[Opening Record set section]

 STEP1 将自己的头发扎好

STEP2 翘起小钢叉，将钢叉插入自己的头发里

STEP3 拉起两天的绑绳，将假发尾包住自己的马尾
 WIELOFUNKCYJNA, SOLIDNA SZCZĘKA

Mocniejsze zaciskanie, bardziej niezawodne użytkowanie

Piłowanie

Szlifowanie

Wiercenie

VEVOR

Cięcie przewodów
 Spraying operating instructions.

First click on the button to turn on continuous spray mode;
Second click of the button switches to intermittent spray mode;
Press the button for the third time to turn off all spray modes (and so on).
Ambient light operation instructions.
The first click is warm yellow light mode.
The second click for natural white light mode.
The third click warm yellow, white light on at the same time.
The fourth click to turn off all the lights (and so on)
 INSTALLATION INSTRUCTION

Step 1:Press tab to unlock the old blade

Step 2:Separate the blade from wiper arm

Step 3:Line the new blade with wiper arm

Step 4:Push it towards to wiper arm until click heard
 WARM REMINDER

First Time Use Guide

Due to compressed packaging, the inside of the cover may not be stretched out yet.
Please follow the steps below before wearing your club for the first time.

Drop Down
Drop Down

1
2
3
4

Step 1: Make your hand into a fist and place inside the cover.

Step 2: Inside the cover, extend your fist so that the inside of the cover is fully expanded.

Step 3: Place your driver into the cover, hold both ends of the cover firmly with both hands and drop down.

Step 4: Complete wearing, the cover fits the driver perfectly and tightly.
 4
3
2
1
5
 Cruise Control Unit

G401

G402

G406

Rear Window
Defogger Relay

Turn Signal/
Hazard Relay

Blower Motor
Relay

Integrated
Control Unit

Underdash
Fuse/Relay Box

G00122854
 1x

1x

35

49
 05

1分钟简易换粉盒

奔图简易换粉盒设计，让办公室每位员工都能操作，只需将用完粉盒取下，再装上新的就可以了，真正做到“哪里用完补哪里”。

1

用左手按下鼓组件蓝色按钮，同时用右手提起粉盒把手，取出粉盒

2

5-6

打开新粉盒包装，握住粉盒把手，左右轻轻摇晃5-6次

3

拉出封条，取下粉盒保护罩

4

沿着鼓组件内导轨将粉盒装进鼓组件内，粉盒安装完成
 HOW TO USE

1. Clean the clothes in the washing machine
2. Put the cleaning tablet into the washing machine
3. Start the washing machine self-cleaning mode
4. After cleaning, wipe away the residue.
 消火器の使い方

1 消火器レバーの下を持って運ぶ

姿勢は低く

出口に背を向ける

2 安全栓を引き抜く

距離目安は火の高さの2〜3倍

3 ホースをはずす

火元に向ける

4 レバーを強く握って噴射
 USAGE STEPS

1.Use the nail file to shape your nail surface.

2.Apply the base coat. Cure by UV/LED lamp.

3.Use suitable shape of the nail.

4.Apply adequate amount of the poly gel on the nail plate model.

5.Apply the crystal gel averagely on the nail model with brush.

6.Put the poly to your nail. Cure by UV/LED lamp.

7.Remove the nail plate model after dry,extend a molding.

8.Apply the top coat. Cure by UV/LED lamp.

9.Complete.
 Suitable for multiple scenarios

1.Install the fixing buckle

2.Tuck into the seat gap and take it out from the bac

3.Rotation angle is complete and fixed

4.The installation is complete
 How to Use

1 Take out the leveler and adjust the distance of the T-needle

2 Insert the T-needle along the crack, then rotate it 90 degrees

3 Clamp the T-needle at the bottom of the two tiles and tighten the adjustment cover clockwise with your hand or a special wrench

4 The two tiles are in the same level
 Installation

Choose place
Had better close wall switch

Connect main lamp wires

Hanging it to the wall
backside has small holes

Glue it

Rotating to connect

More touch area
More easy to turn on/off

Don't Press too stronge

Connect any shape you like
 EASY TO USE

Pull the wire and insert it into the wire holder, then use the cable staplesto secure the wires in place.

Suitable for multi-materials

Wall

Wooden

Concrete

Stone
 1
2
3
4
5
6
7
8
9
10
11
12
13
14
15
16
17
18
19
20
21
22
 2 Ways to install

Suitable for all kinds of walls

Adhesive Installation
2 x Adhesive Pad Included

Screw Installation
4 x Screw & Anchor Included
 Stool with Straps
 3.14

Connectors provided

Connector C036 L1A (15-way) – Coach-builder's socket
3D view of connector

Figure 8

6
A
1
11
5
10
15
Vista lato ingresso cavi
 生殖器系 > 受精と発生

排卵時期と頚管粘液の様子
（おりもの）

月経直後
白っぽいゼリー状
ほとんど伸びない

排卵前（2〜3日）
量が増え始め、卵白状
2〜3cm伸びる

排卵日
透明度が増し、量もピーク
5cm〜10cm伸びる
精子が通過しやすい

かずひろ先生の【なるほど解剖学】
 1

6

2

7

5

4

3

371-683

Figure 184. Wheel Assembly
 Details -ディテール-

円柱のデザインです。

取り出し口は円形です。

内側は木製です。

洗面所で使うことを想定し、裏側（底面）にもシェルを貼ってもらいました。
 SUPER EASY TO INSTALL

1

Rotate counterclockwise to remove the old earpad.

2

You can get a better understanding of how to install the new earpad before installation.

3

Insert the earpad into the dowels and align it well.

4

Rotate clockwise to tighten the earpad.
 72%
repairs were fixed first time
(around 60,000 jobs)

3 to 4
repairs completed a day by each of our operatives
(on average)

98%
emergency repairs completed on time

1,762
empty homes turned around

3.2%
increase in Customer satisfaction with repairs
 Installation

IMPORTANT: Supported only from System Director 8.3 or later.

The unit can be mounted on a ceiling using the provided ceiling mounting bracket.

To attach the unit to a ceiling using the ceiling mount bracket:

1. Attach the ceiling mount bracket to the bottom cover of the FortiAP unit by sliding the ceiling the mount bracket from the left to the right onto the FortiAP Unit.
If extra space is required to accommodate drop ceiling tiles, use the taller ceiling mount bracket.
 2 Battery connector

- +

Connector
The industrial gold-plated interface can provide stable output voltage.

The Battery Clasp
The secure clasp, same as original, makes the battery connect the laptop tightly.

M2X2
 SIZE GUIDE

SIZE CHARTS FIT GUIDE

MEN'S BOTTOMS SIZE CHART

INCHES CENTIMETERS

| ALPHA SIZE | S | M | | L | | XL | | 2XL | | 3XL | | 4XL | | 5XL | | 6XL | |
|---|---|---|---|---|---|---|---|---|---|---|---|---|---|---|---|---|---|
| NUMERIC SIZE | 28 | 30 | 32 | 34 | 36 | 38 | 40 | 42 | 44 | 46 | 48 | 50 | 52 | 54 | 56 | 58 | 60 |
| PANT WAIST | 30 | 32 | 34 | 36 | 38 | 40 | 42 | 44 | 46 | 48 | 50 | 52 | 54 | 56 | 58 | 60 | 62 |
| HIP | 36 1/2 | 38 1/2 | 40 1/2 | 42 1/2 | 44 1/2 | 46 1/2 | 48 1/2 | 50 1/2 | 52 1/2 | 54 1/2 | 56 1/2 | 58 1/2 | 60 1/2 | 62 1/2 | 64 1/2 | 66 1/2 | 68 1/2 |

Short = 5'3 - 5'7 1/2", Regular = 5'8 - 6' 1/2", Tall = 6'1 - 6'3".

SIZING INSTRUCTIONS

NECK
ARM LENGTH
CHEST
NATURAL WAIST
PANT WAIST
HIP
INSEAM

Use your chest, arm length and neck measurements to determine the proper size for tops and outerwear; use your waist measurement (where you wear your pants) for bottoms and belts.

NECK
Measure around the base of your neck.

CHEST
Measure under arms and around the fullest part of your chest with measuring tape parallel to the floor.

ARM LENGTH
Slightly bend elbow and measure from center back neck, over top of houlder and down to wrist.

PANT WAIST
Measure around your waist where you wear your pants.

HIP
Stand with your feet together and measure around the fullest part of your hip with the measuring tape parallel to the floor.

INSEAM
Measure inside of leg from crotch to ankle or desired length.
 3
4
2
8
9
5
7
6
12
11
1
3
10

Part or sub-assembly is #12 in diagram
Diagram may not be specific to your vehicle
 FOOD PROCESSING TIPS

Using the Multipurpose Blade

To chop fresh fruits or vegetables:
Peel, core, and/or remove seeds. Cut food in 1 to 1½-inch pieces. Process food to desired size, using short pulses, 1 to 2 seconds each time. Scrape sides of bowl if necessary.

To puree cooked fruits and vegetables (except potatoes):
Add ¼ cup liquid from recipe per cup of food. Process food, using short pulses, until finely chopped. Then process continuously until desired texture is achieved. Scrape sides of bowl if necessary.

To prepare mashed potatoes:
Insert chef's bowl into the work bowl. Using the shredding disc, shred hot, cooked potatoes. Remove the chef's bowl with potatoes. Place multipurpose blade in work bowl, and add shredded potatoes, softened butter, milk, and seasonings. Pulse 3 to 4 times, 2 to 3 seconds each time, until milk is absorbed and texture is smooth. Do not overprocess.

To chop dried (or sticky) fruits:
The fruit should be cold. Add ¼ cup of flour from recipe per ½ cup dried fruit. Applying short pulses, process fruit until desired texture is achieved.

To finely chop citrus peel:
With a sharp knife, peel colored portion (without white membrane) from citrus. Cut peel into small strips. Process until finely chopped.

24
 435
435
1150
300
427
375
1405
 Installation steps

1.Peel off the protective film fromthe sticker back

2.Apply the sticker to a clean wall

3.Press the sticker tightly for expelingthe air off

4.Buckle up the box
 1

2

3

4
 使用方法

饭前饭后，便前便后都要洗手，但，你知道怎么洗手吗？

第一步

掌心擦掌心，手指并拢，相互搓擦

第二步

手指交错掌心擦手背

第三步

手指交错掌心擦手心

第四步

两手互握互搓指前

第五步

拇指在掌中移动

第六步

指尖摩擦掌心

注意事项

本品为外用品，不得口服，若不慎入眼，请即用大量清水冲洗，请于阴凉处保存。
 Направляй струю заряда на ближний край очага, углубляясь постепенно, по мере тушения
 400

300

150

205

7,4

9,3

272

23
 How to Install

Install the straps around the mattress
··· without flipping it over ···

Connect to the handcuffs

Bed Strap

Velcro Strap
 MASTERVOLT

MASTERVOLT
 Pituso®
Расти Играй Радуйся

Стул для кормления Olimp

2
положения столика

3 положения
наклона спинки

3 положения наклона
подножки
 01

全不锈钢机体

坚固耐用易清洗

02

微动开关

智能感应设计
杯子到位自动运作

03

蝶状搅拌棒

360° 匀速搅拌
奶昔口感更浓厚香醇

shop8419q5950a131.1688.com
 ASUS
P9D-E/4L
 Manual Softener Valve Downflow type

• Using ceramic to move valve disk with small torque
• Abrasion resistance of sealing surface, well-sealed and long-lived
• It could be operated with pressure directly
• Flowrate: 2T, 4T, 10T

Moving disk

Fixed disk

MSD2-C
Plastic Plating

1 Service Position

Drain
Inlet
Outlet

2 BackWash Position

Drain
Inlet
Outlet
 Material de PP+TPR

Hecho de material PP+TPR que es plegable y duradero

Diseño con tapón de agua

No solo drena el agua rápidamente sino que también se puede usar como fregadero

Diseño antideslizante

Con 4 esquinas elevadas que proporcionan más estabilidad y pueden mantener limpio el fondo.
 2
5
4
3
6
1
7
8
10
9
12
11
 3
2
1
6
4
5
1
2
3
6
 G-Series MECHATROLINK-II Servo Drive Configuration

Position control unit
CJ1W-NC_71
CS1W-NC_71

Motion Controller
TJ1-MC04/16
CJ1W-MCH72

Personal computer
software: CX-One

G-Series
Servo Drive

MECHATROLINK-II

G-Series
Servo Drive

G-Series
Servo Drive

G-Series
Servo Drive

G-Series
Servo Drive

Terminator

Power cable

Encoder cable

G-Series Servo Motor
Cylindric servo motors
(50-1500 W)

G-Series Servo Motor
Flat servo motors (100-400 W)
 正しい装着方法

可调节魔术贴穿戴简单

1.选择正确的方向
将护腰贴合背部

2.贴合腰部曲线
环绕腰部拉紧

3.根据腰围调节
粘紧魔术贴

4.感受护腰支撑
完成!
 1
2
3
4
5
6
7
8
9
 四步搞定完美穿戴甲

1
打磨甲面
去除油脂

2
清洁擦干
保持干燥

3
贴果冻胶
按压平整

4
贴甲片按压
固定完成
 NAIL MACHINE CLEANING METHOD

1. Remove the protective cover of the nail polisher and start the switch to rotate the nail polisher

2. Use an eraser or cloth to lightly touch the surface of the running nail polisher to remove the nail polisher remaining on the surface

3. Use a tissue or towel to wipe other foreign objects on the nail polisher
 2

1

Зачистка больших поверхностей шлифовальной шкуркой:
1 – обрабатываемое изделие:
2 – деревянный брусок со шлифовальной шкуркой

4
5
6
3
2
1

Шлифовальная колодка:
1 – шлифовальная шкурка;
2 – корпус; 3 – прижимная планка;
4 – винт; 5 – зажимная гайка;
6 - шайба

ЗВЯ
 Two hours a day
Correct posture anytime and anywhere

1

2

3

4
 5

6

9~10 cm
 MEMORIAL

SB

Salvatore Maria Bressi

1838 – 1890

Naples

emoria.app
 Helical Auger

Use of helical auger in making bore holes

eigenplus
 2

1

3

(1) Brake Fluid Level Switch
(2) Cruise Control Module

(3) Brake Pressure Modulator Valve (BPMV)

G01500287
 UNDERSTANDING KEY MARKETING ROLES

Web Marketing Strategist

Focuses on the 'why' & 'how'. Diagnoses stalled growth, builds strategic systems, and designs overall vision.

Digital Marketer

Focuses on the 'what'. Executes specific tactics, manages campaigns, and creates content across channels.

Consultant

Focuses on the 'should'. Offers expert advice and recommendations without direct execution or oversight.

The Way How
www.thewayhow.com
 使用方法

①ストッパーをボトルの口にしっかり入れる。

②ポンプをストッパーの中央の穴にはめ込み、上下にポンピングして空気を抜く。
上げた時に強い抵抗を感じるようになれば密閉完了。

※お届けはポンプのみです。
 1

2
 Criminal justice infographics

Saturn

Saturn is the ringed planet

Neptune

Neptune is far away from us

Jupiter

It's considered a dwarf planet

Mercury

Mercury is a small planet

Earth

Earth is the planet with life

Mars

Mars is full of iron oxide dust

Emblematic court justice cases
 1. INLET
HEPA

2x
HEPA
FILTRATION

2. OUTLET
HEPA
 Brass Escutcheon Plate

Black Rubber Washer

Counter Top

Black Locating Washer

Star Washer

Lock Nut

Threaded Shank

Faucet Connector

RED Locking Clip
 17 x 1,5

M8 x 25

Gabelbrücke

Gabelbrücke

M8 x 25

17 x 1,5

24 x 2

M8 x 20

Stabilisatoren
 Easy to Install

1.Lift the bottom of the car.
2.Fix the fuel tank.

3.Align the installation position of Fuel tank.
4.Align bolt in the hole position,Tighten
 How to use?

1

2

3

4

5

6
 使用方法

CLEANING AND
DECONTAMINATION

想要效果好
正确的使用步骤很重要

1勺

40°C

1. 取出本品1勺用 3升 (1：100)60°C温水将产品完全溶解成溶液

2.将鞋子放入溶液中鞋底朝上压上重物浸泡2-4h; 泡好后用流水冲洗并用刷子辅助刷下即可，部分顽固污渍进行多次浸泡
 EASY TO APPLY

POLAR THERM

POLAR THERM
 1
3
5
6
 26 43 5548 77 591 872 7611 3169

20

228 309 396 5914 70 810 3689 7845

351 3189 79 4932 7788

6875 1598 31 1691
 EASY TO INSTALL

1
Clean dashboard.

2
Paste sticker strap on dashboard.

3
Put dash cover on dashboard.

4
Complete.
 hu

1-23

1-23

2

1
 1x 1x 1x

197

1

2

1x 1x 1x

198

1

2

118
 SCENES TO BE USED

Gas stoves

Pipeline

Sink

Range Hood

[Closing Record set section]

Problem:
Where a line of the entries contains the word "наклона", copy that line.

Response to the task:
наклона спинки
3 положения наклона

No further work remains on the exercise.